L'odore di pioggia sale dall'asfalto cittadino, la notte si anima di personaggi
ambigui e le strade sono inondate da un romanticismo decadente. E' solo
a quest'ora che fanno capolino le ballate sanguinanti di Jesse Malin,
un rocker che sinceramente ci mancava da tempo, un ribelle che potrà
anche atteggiarsi con pose da teppista (e il suo passato punk nei D-Generation
ne è la testimonianza più sincera), ma con The Heat
reclama un posto tutto speciale nel giovane rock d'autore americano. Con
buona pace di chi continuerà imperterrito a segnalarlo come l'inseparabile
discepolo dell'amico Ryan Adams. Un bel guaio per Jesse, soprattutto
quando la pigrizia di certa critica ti appiccica un'etichetta destinata
a durare una vita. Forse non basterà nemmeno un disco trionfalmente
rock e grondante di elettricità come questo per zittire gli scettici.
Eppure Jesse Malin cammina ora con le sue gambe, si produce da solo e
lascia sfogare Adams solamente in qualche parte di chitarra. Il resto
è rimesso completamente nel suo fervore da poeta maledetto, rocker
urbano per eccellenza che ha rubato la voce stridula a Neil young, le
chitarre ai Replacements, la crudeltà descrittiva a Lou Reed e
un pizzico di passione alle backstreets di Springsteen (che, guarda
caso, colpito dal talento del ragazzo, lo ha invitato a duettare in una
recente esibizione). The Heat non stravolge le regole rispetto al già
positivo esordio The
Fine Art of Self-Destruction, confermando tra l'altro gran
parte di quella squadra vincente (ci sono ancora Johnny Pisano, Paul Garisto,
Joe McGinty, più le comparse di svariati chitarristi e la
coppia d'oro Ryan Adams-Pete Yorn), ma suona assai più convinto
e unitario, un cascata di ballate elettriche che si collocano a metà
strada tra un rock adulto e mainstream e rigurgiti di punk-rock newyorkese.

^^^^^^^^^^^^^^^^

Compiti da svolgere:
- 1) Trascrivi dalla recensione di The Heat il passo che va da "L'odore di pioggia" fino a "zittire gli scettici." compreso.
- 2) Traduci in inglese questa frase della recensione di The Heat: "Forse non basterà nemmeno un disco trionfalmente rock e grondante di elettricità come questo per zittire gli scettici."
- 3) Riprendi la recensione di The Heat e proseguila a partire dall'ultima frase riportata.

Dati grezzi:
^^^^^^^^^^^^^^^^

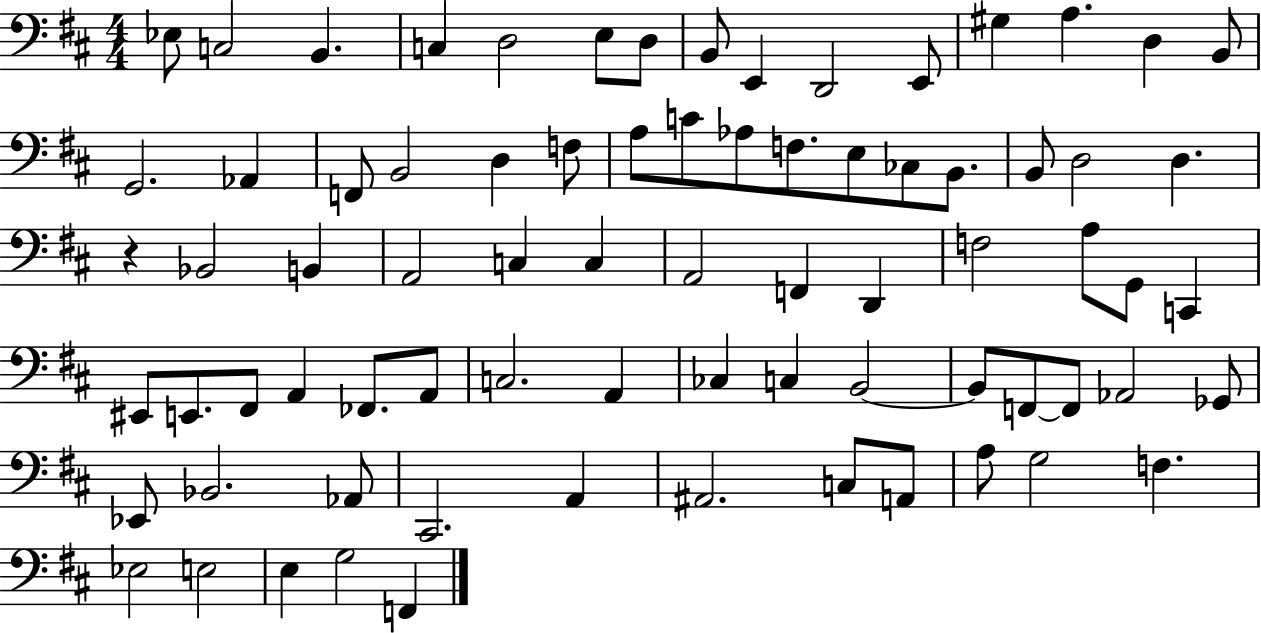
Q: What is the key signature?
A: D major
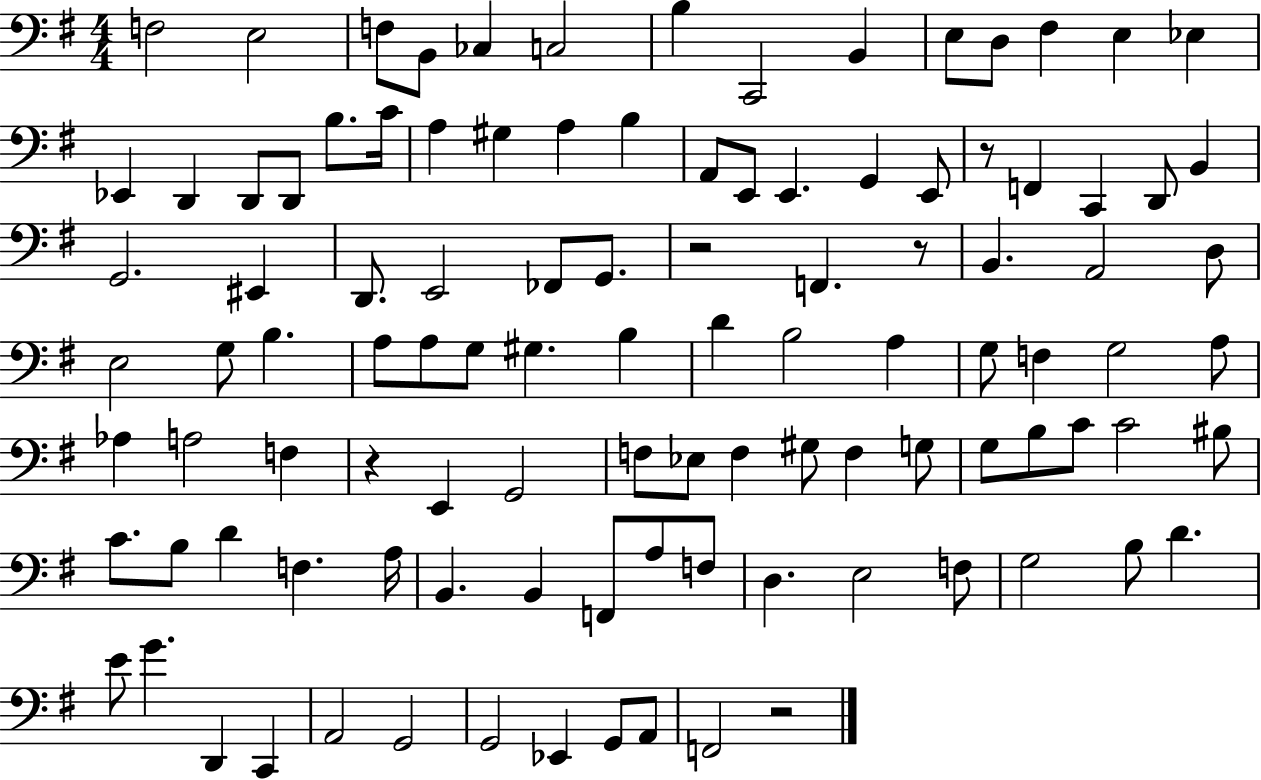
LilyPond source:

^^^^^^^^^^^^^^^^

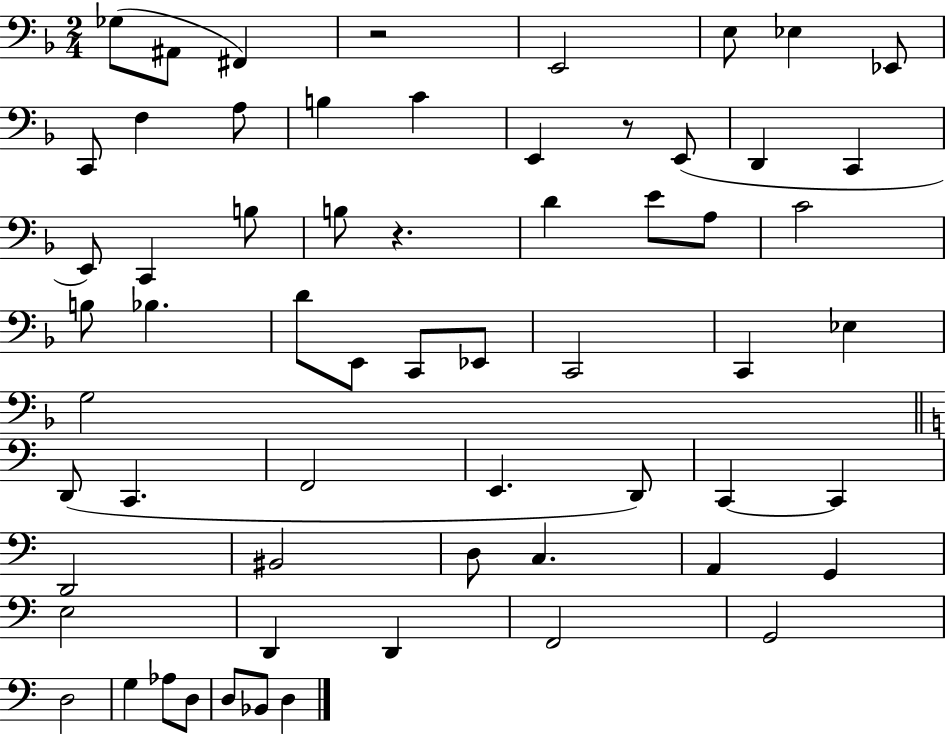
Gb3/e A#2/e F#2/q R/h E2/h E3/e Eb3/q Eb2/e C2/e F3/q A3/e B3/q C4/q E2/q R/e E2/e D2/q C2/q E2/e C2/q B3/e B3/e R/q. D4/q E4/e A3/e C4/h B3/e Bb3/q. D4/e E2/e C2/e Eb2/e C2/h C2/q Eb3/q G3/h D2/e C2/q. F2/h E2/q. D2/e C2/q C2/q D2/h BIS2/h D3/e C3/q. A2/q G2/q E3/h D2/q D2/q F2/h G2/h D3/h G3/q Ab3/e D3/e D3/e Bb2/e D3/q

^^^^^^^^^^^^^^^^

Elenco risposte:
- 1)
L'odore di pioggia sale dall'asfalto cittadino, la notte si anima di personaggi
ambigui e le strade sono inondate da un romanticismo decadente. E' solo
a quest'ora che fanno capolino le ballate sanguinanti di Jesse Malin,
un rocker che sinceramente ci mancava da tempo, un ribelle che potrà
anche atteggiarsi con pose da teppista (e il suo passato punk nei D-Generation
ne è la testimonianza più sincera), ma con The Heat
reclama un posto tutto speciale nel giovane rock d'autore americano. Con
buona pace di chi continuerà imperterrito a segnalarlo come l'inseparabile
discepolo dell'amico Ryan Adams. Un bel guaio per Jesse, soprattutto
quando la pigrizia di certa critica ti appiccica un'etichetta destinata
a durare una vita. Forse non basterà nemmeno un disco trionfalmente
rock e grondante di elettricità come questo per zittire gli scettici.

- 2) Perhaps not even a record as triumphantly rock and dripping with electricity as this one will be enough to silence the skeptics.

- 3)
L'unione riesce a meraviglia in Mona Lisa, emblematica dello stile
strascicato di Malin, con un gran sferragliare di chitarre sullo sfondo.
Orizzonti urbani e grande freddo nella struggente Silver Manhattan,
attraversata da riverberi e stridori con un piano sullo sfondo, e in God's
Lonely People; intimità acustica in Going Out West;
languide tenerezze con Block Island e Basement Home (un
violoncello fa la sua comparsa). Non si perde però in facile malinconia
il nuovo Jesse Malin: si lancia invece in torrenziali crescendo elettrici
(Arrested, New World Order) scalda le valvole al limite
nello squadrato rock'n'roll di Scars of Love e Hotel Columbia,
sorpassa il mentore Adams nelle sottigliezze melodiche di Abou You.
Malin è un cowboy nascosto sotto le fattezze di un nero giubbotto
di pelle, un balladeer che sposa Springsteen e i Clash come qualcuno ha
scritto. Gli riesce tutto facile in The Heat, e questo succede solo quando
il songwriting è in stato di grazia
(Fabio Cerbone)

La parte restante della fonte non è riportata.